■ Text under study
%%
Icinga 2 natively supports setting up multiple Icinga 2 instances in a cluster
to distribute work between those instances. Independent tasks (e.g. performing
service checks, sending notifications, updating the history database, etc.) are
implemented as components which can be loaded for each instance. Configuration
as well as program state is automatically replicated between instances.

In order to support using Icinga 2 in a partially trusted environment SSL is
used for all network communication between individual instances. Objects (like
hosts and services) can be grouped into security domains for which permissions
can be specified on a per-instance basis (so e.g. you can have a separate API
or checker instance for a specific domain).

Agent-based Checks
------------------

Traditionally most service checks have been performed actively, meaning that
check plugins are executed on the same server that is also running Icinga.
This works great for checking most network-based services, e.g. PING and HTTP.
However, there are a number of services which cannot be checked remotely either
because they are not network-based or because firewall settings or network
policies ("no unencrypted traffic") disallow accessing these services from the
network where Icinga is running.

To solve this problem two add-ons have emerged, namely NRPE and NSCA. NRPE
can be thought of as a light-weight remote shell which allows the execution
of a restricted set of commands while supporting some Nagios(TM)-specific
concepts like command timeouts. However unlike with the design of commonly used
protocols like SSH security in NRPE is merely an afterthought.

In most monitoring setups all NRPE agents share the same secret key which is
embedded into the NRPE binary at compile time. This means that users can
extract this secret key from their NRPE agent binary and use it to query
sensitive monitoring information from other systems running the same NRPE
binary. NSCA has similar problems.

Based on Icinga 2's code for check execution there will be an agent which can
be used on *NIX as well as on Windows platforms. The agent will be using the
same configuration format like Icinga 2 itself and will support SSL and
IPv4/IPv6 to communicate with Icinga 2.
%%
■ Tasks to complete
1. Write out the part of the Icinga 2 text that begins at "Traditionally most service" and stops after "also running Icinga.".
2. For each statement, say yes or no depending on whether it agrees with the Icinga 2 text, and quote the words that decide it: (a) All network traffic between Icinga 2 instances uses SSL. (b) In most setups, every NRPE agent has its own separate secret key. (c) The planned agent will run only on Windows.
Work only from the Icinga 2 text.

■ Extracted information
%%
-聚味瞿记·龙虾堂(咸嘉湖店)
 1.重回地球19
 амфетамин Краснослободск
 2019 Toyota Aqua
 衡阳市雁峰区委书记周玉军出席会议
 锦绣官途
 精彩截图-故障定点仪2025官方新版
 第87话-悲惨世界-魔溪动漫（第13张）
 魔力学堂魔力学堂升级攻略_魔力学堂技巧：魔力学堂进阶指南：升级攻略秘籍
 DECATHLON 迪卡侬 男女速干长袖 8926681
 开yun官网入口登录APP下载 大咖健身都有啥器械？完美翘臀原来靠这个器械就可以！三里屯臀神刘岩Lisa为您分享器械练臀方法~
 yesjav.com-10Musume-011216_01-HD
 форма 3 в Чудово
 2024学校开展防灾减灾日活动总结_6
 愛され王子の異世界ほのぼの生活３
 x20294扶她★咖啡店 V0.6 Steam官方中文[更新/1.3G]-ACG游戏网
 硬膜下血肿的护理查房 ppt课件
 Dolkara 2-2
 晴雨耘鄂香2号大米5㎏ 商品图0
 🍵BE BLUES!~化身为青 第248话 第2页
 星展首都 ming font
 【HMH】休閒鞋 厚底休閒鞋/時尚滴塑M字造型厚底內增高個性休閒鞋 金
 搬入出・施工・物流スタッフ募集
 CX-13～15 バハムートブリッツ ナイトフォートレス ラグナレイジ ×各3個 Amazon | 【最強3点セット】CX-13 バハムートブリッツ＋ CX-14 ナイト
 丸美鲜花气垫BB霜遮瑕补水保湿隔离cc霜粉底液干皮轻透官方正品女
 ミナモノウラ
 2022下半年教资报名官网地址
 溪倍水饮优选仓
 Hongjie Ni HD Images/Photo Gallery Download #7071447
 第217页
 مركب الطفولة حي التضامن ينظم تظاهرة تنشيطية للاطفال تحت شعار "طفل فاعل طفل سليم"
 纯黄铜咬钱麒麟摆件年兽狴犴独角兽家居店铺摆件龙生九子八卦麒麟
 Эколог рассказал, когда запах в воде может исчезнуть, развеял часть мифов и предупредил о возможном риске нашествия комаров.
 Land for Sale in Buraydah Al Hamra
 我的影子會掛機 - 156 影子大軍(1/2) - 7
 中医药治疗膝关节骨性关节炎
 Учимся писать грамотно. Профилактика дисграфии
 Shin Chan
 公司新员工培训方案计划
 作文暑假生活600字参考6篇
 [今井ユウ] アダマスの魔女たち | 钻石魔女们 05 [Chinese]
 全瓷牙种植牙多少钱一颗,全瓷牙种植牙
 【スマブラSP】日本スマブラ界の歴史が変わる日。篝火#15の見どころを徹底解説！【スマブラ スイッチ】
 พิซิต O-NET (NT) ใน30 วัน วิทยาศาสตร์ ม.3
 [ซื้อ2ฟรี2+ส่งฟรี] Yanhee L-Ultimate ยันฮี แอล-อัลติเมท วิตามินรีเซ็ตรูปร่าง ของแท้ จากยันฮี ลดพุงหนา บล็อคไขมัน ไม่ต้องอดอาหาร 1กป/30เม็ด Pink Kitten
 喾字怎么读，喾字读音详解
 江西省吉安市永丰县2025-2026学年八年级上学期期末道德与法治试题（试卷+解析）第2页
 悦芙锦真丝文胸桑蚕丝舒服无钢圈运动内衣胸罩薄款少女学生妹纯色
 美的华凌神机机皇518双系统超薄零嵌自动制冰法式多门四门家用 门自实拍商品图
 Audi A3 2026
%%
■ Solutions to each task
1.
Traditionally most service checks have been performed actively, meaning that
check plugins are executed on the same server that is also running Icinga.

2.
(a) Yes: "SSL is used for all network communication between individual instances."
(b) No: "In most monitoring setups all NRPE agents share the same secret key which is embedded into the NRPE binary at compile time."
(c) No: "there will be an agent which can be used on *NIX as well as on Windows platforms."